We therefore desperately need renewed political will and commitment towards fostering a greater spirit of international co-operation because substantial recovery will require it. Such global co-operation must address the multitude of social, political, and economic questions that the pandemic has framed in stark relief. These include repercussions for human rights and human security, for inequality within and across societies. The pandemic necessitates a fundamental rethink of global rules. Certain aspects of globalisation, such as the movement of people, may face unprecedented controls; other aspects, such as digitalisation, may flourish as never before. State and non-state actors may already be leaning towards the weaponisation of interdependence, which will likely affect future production patterns, trade flows, and security alliances. Multilateralism, already under threat in recent years, may face its most serious challenge. This crisis may trigger the long-needed reform of multilateral institutions as it demands meaningful multilateral action. International cooperation thus needs to be about addressing the interconnected ecological, social and economic crises of our time, to which the COVID pandemic has added fuel. Global cooperation should be based on the need to build new ecological and economic relations from the ground up, which requires recrafting the global economic and political order to give countries, and communities, the financial and policy space to undertake these necessary shifts.

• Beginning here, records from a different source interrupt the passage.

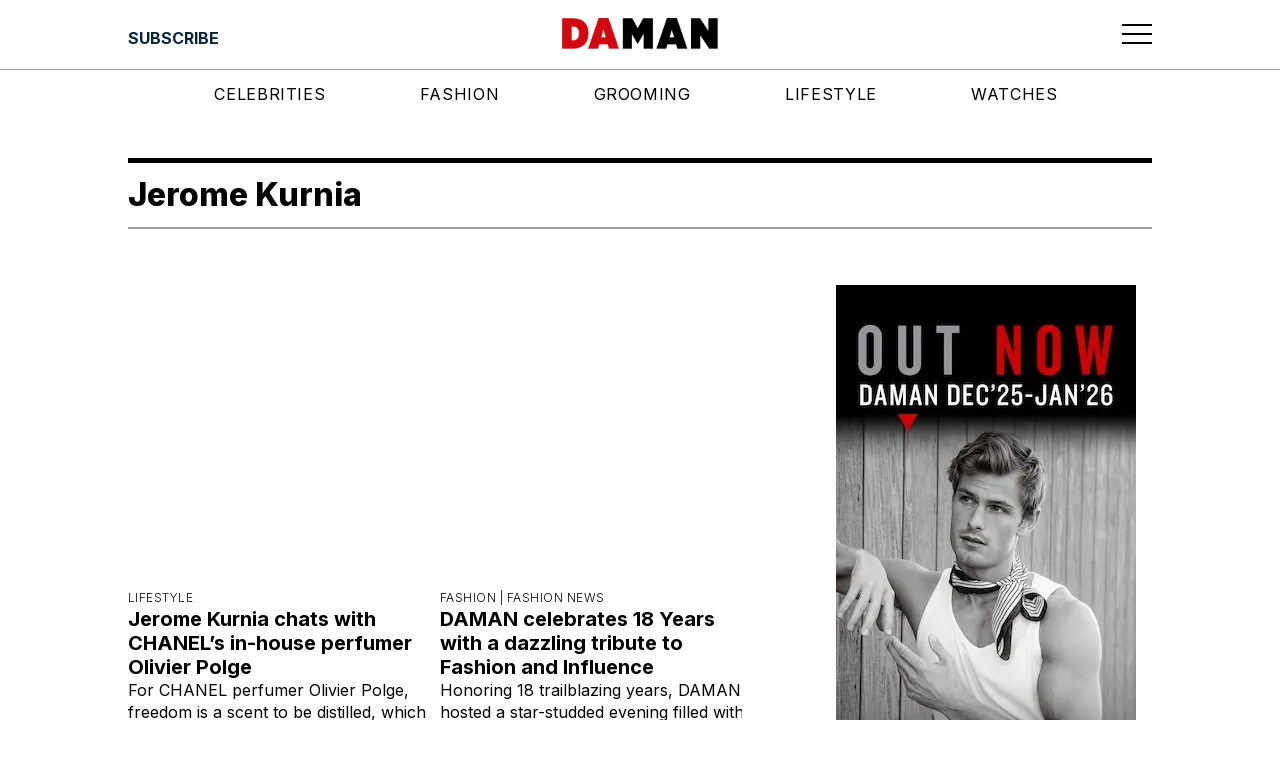

--- FILE ---
content_type: text/html; charset=utf-8
request_url: https://www.google.com/recaptcha/api2/aframe
body_size: 266
content:
<!DOCTYPE HTML><html><head><meta http-equiv="content-type" content="text/html; charset=UTF-8"></head><body><script nonce="nLvszxZrdhIIj_O0wMH5rg">/** Anti-fraud and anti-abuse applications only. See google.com/recaptcha */ try{var clients={'sodar':'https://pagead2.googlesyndication.com/pagead/sodar?'};window.addEventListener("message",function(a){try{if(a.source===window.parent){var b=JSON.parse(a.data);var c=clients[b['id']];if(c){var d=document.createElement('img');d.src=c+b['params']+'&rc='+(localStorage.getItem("rc::a")?sessionStorage.getItem("rc::b"):"");window.document.body.appendChild(d);sessionStorage.setItem("rc::e",parseInt(sessionStorage.getItem("rc::e")||0)+1);localStorage.setItem("rc::h",'1768835888604');}}}catch(b){}});window.parent.postMessage("_grecaptcha_ready", "*");}catch(b){}</script></body></html>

In every country, however, there are many examples of the power of the human spirit – of health care workers, community activists, small producers, and ordinary citizens demonstrating resilience, effectiveness, and leadership. This provides hope and examples that the world can prevail in response to this extraordinary challenge. It also points to the possibility of renewing a global project base on uniting movements for progressive social change, predicated on solidarity and maintaining the ecological conditions to sustain life on a planetary scale.